Details
-
Bug
-
Status: Open
-
Minor
-
Resolution: Unresolved
-
3.3.6
-
None
-
None
Description
For config option fs.s3a.retry.throttle.interval default value in source code is 500ms:
public static final String RETRY_THROTTLE_INTERVAL_DEFAULT = "500ms";
In core-default.xml it has value 100ms, but in the description 500ms:
<property> <name>fs.s3a.retry.throttle.interval</name> <value>100ms</value> <description> Initial between retry attempts on throttled requests, +/- 50%. chosen at random. i.e. for an intial value of 3000ms, the initial delay would be in the range 1500ms to 4500ms.

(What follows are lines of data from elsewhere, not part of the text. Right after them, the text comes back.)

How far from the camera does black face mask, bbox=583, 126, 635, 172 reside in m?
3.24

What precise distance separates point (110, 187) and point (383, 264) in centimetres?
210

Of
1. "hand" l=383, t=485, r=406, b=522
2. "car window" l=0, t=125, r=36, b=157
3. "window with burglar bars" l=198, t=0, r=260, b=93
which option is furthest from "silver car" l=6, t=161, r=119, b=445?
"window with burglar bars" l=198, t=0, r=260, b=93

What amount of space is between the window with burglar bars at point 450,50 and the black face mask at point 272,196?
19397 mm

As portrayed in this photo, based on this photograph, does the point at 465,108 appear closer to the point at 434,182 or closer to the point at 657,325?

Backoffs are exponential; again randomness is used to avoid the thundering heard problem. 500ms is the default value used by the AWS S3 Retry policy. </description> </property>
https://github.com/apache/hadoop/blob/rel/release-3.3.6/hadoop-common-project/hadoop-common/src/main/resources/core-default.xml#L1750
This change introduced in HADOOP-16823.
In Hadoop-AWS module documentation it has value 1000ms:
<property> <name>fs.s3a.retry.throttle.interval</name> <value>1000ms</value> <description> Interval between retry attempts on throttled requests. </description> </property>
https://github.com/apache/hadoop/blob/rel/release-3.3.6/hadoop-tools/hadoop-aws/src/site/markdown/tools/hadoop-aws/index.md?plain=1#L1223
File was created in HADOOP-13786, and value is left unchanged since when.

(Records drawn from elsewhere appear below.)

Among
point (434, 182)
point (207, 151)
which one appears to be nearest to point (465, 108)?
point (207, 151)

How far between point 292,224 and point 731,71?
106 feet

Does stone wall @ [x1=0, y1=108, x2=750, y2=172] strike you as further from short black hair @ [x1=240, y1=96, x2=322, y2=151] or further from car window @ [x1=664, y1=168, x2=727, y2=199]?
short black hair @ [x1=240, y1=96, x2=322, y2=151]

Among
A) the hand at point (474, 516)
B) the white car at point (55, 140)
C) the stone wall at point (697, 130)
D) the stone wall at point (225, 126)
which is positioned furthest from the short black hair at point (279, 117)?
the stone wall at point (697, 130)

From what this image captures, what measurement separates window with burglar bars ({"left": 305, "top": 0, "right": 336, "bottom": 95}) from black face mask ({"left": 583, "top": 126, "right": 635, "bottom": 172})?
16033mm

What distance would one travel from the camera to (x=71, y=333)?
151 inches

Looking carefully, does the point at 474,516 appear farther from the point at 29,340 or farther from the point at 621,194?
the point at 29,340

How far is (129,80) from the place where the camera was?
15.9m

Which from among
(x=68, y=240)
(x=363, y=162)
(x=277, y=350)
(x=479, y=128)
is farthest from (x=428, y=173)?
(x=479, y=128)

In performance tuning page it has up-to-date value 500ms:
<property> <name>fs.s3a.retry.throttle.interval</name> <value>500ms</value> <description> Interval between retry attempts on throttled requests. </description> </property>
https://github.com/apache/hadoop/blob/rel/release-3.3.6/hadoop-tools/hadoop-aws/src/site/markdown/tools/hadoop-aws/performance.md?plain=1#L435
This change introduced in HADOOP-15076.
The same issue with:
- fs.s3a.retry.throttle.limit - in source code it has value 20, but in some documents still old value ${fs.s3a.attempts.maximum}
- fs.s3a.connection.establish.timeout - in source code it has value 50_000, in config file & documentation 5_000
- fs.s3a.attempts.maximum - in source code it has value 10, in config file & documentation 20
- fs.s3a.threads.max - in source & documentation code it has value 10, in config file 64
- fs.s3a.max.total.tasks - in source code & config it has value 32, in documentation 5
- fs.s3a.connection.maximum - in source code & config it has value 96, in documentation 15 or 30
Please sync these values, outdated documentation is very painful to work with.
As an idea, is it possible to use core-default.xml directly in documentation, or generate this documentation from docstrings in Java code?